Le poids du parc collectif indique le nombre de bâtiments concernés par une procédure d'assemblée générale, et les données de Méry-la-Bataille le montrent nettement. On relève un rattachement intercommunal à CC du Plateau Picard, 67 diagnostics publiés par l'ADEME, 247 résidences principales recensées, en zone climatique H1a. Ces valeurs ne décident d'aucun projet à elles seules, mais elles fixent l'ordre de grandeur dans lequel un chiffrage à Méry-la-Bataille est crédible.
Dernier paramètre, le financement du reliquat : sur le cas type à Méry-la-Bataille, le reste à charge d'un ménage très modeste ressort à 6 000 € après aide ANAH et prise en charge de l'accompagnement. Étalé sur quinze ans en éco-prêt à taux zéro, cela représente de l'ordre de 35 € par mois, à comparer aux 1 700 € d'économie annuelle attendue sur la facture d'énergie.
À la réception à Méry-la-Bataille, le document déterminant est la levée des réserves lot par lot. Il conditionne le versement du solde de l'aide, dont le montant maximal atteint 32 000 € pour un ménage très modeste et 18 000 € pour un ménage intermédiaire sur l'assiette de 40 000 € HT.
Statut d'occupation à Méry-la-Bataille : 177 logements occupés par leur propriétaire, soit 72 % du parc.
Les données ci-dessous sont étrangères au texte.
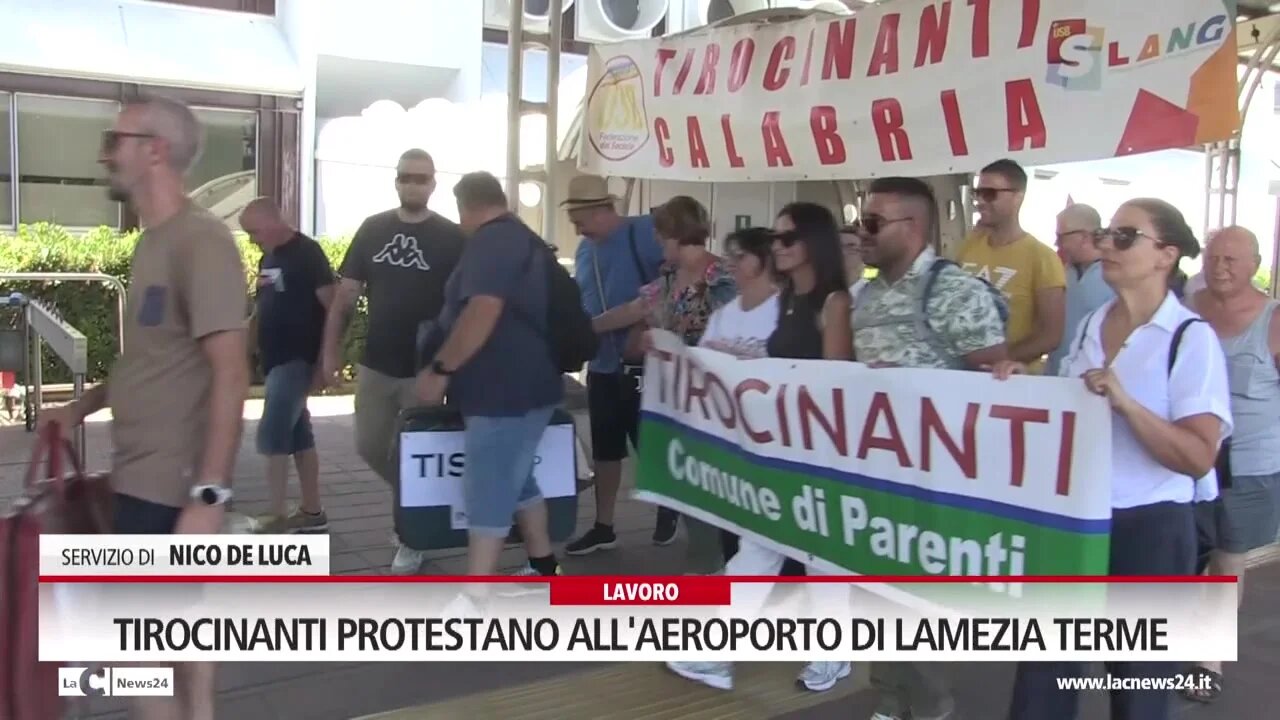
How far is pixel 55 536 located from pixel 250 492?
12.3 ft

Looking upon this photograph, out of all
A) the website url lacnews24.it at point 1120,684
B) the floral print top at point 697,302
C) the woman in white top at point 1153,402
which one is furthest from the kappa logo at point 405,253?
the website url lacnews24.it at point 1120,684

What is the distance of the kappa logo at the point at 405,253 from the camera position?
16.2 feet

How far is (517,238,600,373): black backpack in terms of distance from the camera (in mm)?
4242

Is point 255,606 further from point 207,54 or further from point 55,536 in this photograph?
point 207,54

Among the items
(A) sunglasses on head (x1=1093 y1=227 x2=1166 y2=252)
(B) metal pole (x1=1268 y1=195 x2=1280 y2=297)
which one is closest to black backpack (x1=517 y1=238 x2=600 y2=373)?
(A) sunglasses on head (x1=1093 y1=227 x2=1166 y2=252)

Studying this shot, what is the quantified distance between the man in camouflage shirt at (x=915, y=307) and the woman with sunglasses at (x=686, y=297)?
108cm

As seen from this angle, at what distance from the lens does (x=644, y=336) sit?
14.5ft

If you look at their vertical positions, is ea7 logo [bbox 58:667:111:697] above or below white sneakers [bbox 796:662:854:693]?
above

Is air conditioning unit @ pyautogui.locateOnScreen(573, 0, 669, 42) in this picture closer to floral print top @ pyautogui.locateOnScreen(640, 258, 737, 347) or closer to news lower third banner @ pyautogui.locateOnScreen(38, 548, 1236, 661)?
floral print top @ pyautogui.locateOnScreen(640, 258, 737, 347)

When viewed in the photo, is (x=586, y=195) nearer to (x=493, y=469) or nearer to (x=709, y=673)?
(x=493, y=469)

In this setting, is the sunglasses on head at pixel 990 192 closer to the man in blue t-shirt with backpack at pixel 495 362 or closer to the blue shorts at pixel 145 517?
the man in blue t-shirt with backpack at pixel 495 362

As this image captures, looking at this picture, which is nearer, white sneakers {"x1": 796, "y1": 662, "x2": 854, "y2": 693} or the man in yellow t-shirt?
white sneakers {"x1": 796, "y1": 662, "x2": 854, "y2": 693}

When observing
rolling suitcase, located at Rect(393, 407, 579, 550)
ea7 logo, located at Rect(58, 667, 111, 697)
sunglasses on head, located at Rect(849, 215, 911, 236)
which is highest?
sunglasses on head, located at Rect(849, 215, 911, 236)

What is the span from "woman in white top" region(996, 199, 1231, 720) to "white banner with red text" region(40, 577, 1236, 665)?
11 centimetres
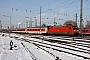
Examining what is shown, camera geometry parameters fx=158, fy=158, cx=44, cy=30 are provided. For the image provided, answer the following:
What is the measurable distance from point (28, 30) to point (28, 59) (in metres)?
44.7

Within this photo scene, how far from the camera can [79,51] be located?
1570 centimetres

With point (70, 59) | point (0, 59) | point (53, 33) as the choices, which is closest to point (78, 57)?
point (70, 59)

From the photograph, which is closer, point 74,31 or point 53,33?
point 74,31

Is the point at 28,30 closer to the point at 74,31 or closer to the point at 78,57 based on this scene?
the point at 74,31

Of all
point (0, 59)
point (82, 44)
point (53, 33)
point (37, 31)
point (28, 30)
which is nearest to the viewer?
point (0, 59)

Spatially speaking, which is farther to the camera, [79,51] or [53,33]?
[53,33]

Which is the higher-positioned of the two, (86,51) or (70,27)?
(70,27)

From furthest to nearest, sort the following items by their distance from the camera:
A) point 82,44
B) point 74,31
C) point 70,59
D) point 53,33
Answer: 1. point 53,33
2. point 74,31
3. point 82,44
4. point 70,59

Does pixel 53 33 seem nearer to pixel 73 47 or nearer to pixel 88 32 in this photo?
pixel 88 32

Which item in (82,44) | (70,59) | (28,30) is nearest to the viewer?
(70,59)

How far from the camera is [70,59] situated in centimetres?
1266

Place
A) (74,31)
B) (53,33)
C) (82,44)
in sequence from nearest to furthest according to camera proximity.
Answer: (82,44)
(74,31)
(53,33)

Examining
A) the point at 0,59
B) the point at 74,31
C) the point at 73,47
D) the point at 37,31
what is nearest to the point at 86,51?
the point at 73,47

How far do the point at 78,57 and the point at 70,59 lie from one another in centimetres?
96
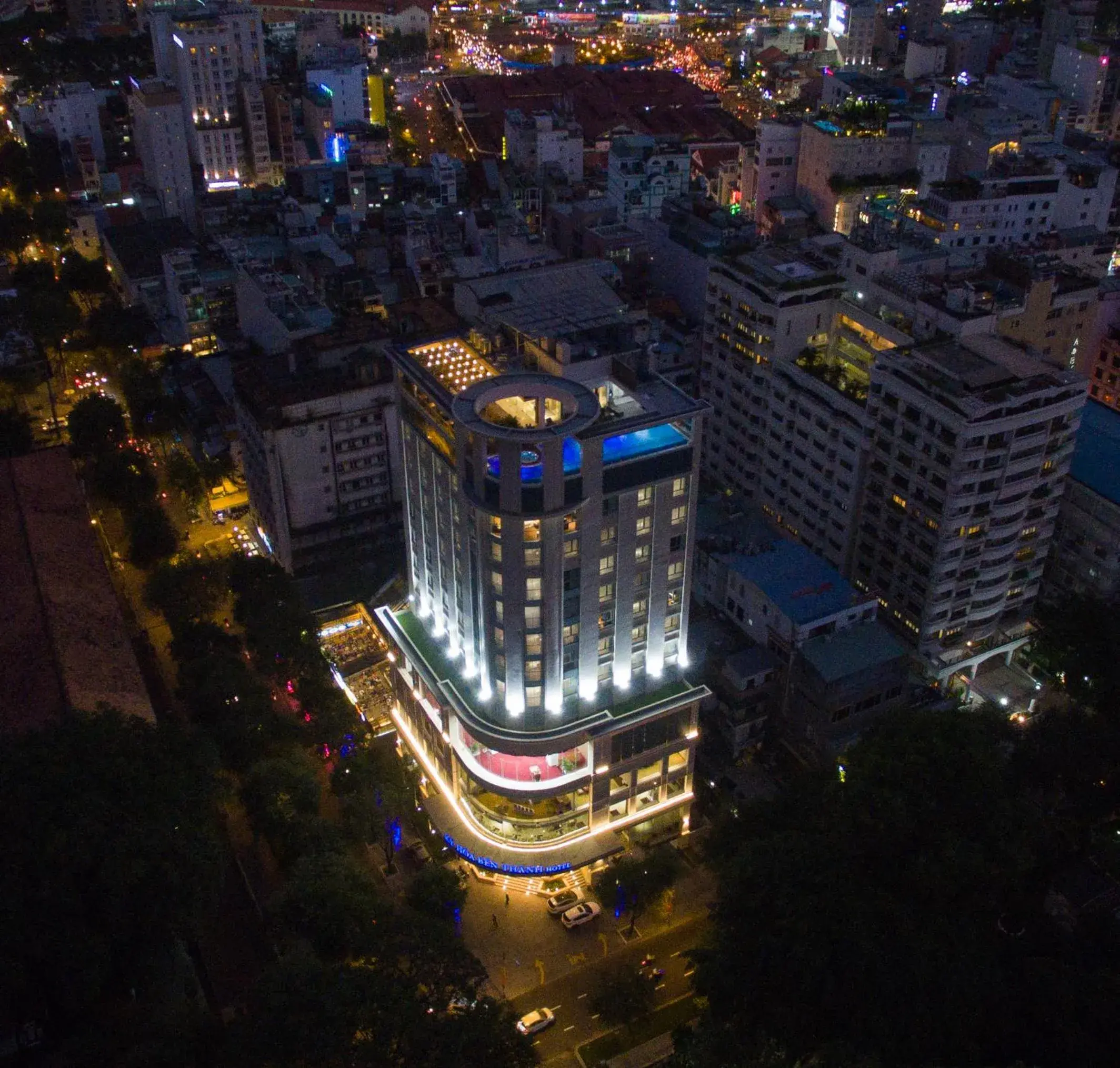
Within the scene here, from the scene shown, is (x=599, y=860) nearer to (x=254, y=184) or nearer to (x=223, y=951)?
(x=223, y=951)

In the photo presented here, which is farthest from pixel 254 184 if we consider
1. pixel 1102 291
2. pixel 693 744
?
pixel 693 744

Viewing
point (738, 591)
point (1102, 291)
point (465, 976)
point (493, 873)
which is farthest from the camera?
point (1102, 291)

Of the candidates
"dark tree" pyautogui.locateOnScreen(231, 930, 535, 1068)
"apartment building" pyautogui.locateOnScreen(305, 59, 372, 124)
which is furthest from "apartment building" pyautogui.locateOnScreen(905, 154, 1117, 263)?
"apartment building" pyautogui.locateOnScreen(305, 59, 372, 124)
La décision d'engager un programme voté en assemblée générale y est directe ; ailleurs, elle passe par un bailleur dont le calcul de rentabilité et les aides diffèrent.
La zone climatique n'est pas un détail administratif : à Méry-la-Bataille, en zone H1a, la base conventionnelle retenue est de 250 kWh/m²/an. C'est elle qui fixe le retour sur investissement de un programme voté en assemblée générale et qui explique qu'un même ouvrage soit prioritaire ici et secondaire dans une zone plus tempérée.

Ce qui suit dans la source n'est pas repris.